The other Platonic complaint is that even the reminders of writing are no good, because they are reminders of themselves, and not what is to be understood or recalled. That is, “you’d think that they [written words] were speaking as if they had some understanding, but if you question anything that has been said because you want to learn more, it continues to signify just that very same thing forever.  When it has once been written down, every discourse rolls about everywhere” (275d-e), indiscriminately attaching itself to everyone, whether they should hear it or not.

(3) There is another way of reading this paragraph, one that perhaps speaks to Liu’s comments about Derrida and Wittgenstein.  Because Derrida wants to make the point that not only is there is no such thing as original access to the eidos, but also that the entire apparatus of distinguishing between voice and writing depends on writing (in other words, there is no hierarchy from voice to writing except as a retrospective mythology), he emphasizes voice as “phonetic writing.”  But one could easily enough create a Platonic hierarchy of writing systems, based on their proximity to voice.  In such a hierarchy, ideographic Chinese as Liu presents it would be the ultimate pharmakon, lacking even the “phonetic” aspect of alphabetic writing.
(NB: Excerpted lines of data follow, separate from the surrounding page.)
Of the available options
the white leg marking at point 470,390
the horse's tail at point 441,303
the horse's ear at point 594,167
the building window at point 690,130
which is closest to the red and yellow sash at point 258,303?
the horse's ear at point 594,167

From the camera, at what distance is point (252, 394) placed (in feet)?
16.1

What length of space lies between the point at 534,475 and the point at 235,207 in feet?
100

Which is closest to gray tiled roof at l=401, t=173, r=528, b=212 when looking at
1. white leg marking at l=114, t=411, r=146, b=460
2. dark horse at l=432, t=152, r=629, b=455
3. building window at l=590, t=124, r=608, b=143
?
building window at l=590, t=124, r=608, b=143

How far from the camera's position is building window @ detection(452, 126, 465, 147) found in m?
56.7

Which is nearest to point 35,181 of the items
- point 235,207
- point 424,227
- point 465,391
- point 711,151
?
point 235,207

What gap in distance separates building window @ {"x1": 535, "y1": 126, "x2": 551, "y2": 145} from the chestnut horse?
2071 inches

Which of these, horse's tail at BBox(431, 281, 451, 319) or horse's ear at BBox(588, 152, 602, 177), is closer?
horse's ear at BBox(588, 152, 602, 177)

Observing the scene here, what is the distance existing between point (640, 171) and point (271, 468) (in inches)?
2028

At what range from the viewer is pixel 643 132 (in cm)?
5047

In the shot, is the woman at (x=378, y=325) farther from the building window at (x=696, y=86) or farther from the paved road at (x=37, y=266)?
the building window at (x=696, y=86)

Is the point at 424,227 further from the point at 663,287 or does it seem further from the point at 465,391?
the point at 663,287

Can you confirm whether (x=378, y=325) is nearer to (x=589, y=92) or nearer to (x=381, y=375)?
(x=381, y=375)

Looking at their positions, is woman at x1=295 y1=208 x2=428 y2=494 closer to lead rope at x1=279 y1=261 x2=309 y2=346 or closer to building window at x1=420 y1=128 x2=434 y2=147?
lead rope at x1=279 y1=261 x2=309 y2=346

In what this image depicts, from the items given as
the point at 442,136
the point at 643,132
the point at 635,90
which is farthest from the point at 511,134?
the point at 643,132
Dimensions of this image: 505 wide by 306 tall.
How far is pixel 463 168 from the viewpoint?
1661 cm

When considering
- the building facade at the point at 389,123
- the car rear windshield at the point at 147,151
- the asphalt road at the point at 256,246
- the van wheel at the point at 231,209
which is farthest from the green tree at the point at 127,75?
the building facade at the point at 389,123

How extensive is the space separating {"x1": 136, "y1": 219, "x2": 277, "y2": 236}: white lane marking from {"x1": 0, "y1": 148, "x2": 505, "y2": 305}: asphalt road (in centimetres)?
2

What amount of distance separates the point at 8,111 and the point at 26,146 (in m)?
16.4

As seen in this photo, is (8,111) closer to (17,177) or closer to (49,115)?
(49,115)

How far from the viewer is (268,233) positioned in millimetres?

Such a hierarchy is present precisely in Hegel, who thinks Chinese writing is primitive and constraining (though not, as I’ll explore next time, the absolute worst as I think it would be for Plato).  Here is Hegel, from the Philosophy of History:

“They [the Chinese] have, as is well known, beside a Spoken Language, a Written Language; which does not express, as our does, individual sounds — does not present the spoken words to the eye, but represents the ideas themselves by signs. This appears at first sight a great advantage, and has gained the suffrages of many great men — among others, of Leibnitz. In reality, it is anything but such. For if we consider in the first place, the effect of such a mode of writing on the Spoken Language, we shall find this among the Chinese very imperfect, on account of that separation. For our Spoken Language is matured to distinctness chiefly through the necessity of finding signs for each single sound, which latter, by reading, we learn to express distinctly. The Chinese, to whom such a means of orthoepic development is wanting, do not mature the modifications of sounds in their language to distinct articulations capable of being represented by letters and syllables. Their Spoken Language consists of an inconsiderable number of monosyllabic words, which are used with more than one signification. The sole methods of denoting distinctions of meaning are the connection, the accent, and the pronunciation — quicker or slower, softer or louder. The ears of the Chinese have become very sensible to such distinctions. Thus I find that the word Po has eleven different meanings according to the tone: denoting “glass” — “to boil” — “to winnow wheat” — “to cleave asunder” — “to water” — “to prepare” — “an old woman” — “a slave” — “a liberal man” — “a wise person” — “a little.” — As to their Written Language, I will specify only the obstacles which it presents to the advance of the sciences. Our Written Language is very simple for a learner, as we analyze our Spoken Language into about twenty-five articulations, by which analysis, speech is rendered definite, the multitude of possible sounds is limited, and obscure intermediate sounds are banished: we have to learn only these signs and their combinations. Instead of twenty-five signs of this sort, the Chinese have many thousands to learn. The number necessary for use is reckoned at 9,353, or even 10,516, if we add those recently introduced; and the number of characters generally, for ideas and their combinations as they are presented in books, amounts to from 80,000 to 90,000.” (152-3; parts of this passage are discussed by Derrida: see below).

Like the rest of the “character of the Chinese people in its various aspects” (156), Chinese writing is insufficiently spiritual.  The words are too word-like, too graphic, and not close enough to sounds.